Sara López-Martínez, Mairena Sánchez-López, Montserrat Solera-Martinez, Natalia Arias-Palencia, Rosa M. Fuentes-Chacón and Vicente Martínez-Vizcaíno
Our objective was to analyze the association between different intensities of physical activity (PA), physical fitness, and metabolic syndrome (MS) in young adults.

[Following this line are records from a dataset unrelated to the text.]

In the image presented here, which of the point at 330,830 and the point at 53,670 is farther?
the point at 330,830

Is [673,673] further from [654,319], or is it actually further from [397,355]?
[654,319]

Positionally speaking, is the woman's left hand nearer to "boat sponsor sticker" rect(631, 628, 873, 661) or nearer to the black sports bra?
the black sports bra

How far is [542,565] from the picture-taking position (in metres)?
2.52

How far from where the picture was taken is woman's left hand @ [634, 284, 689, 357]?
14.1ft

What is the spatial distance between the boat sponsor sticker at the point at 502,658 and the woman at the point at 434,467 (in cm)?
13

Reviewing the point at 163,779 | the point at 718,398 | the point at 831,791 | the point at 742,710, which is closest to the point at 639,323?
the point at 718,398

Cross-sectional study including 275 university students, 18–30 years old, from Cuenca, Spain. We evaluated (a) physical activity using accelerometry, (b) aerobic capacity (VO2max), and (c) muscle strength, by a muscle strength index calculated as the sum of the standardized z score of handgrip dynamometry/weight and standing broad jump. An MS index was estimated by summing standardized z scores of waist circumference, ratio of triglycerides to high-density lipoprotein, mean arterial blood pressure, and HOMA-IR.

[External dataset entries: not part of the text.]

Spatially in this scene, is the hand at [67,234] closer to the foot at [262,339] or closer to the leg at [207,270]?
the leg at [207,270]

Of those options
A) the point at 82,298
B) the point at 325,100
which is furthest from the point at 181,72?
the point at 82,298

The mean scores of MS index and HOMAIR were significantly higher and the VO2max significantly lower for individuals who did not perform 20 min or more per week of vigorous physical activity. However, those who performed 250 min/week of moderate physical activity showed no significant differences in either VO2max or the MS index when compared with individuals who did not perform this level of activity. The MS index was lower in those with medium-high levels of aerobic capacity. In addition, individuals with medium-high levels of muscular fitness showed lower waist circumference and a lower MS index.
VO2max and muscle strength are negatively associated with metabolic risk. 20-min/week of vigorous physical activity was associated with lower cardiometabolic risk in young adults; moderate physical activity did not show association with lower cardiometabolic risk.